Not much had changed since 1969, when Susan Sontag observed that a “strong conviction of their country’s moral superiority” made Swedes “extremely sensitive to, and defensive about, any criticism published about their country abroad.” My political heterodoxy made the already difficult task of befriending Swedes something approaching an impossibility. By 2007, I had convinced my partner that her expatriation would engender less controversy than my own. In a decision that neither of us has since regretted, we fled to the United States.

So it was with interest that I picked up Finnish journalist Anu Partanen’s book “The Nordic Theory of Everything: In Search of a Better Life,” her account of a quiescent existence in the Nordic welfare state upended by love: While I moved from New York to Sweden, Ms.
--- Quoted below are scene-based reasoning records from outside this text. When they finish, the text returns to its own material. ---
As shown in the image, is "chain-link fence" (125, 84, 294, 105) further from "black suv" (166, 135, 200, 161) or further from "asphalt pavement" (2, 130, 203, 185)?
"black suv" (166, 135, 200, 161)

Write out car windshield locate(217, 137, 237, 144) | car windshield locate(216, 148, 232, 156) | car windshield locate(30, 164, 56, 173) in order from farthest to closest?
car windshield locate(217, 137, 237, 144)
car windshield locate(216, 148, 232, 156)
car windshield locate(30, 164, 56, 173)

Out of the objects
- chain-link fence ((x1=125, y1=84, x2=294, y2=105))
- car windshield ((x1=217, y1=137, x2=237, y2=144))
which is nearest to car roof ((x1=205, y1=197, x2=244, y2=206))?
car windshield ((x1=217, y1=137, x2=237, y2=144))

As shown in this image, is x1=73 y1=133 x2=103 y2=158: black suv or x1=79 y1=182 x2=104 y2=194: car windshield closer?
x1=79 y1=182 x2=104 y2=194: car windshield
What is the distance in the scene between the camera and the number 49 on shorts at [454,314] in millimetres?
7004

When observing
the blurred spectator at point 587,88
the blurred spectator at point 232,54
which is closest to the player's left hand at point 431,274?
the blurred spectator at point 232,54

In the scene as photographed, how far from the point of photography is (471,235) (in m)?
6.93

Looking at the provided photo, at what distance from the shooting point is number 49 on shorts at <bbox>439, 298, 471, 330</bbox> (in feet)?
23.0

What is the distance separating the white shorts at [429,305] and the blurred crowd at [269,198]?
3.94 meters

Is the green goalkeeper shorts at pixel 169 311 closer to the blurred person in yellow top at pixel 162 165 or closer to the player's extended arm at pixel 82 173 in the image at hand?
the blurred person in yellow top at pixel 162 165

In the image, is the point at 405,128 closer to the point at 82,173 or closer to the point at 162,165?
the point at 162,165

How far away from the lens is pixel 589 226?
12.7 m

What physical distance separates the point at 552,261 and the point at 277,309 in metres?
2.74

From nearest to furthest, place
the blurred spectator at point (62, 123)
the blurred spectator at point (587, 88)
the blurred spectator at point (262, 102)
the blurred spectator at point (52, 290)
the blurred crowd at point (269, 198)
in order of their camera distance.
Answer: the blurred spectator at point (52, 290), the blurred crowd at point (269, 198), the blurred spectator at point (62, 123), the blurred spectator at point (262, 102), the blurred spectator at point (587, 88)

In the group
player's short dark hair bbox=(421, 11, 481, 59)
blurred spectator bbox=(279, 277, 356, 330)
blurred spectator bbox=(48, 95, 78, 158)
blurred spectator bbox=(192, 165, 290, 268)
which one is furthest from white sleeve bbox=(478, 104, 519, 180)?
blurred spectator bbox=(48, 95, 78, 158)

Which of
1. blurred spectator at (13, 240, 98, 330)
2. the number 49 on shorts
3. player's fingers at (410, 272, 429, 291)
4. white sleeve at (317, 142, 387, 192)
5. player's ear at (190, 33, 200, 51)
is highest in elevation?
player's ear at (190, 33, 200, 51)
Partanen had made the opposite journey, lured from Helsinki to New York by a charming American academic. In 300 pages, Ms. Partanen offers an expanded version of what my Swedish antagonists could summarize before the herring and schnapps were served: America is a pretty horrible place and would be less horrible if it were more like Finland. Or Sweden. Or Norway. Employing anecdote and meticulously cherry-picked data, Ms. Partanen argues that on virtually every metric the U.S.—a massive, sloppy collection of religions, ethnicities and distinct regional cultures—is bested by tiny, homogenous Finland. Unlike the ersatz liberty she found in America, her native country had achieved “real freedom, real independence, and real opportunity.”

It’s funny, they say that nationalism is evil, but they actually mean other people’s nationalism. And if an American moved to Sweden or Finland and wrote a book about how smug, insular, and close-minded people there are, that would be Ugly Americanism.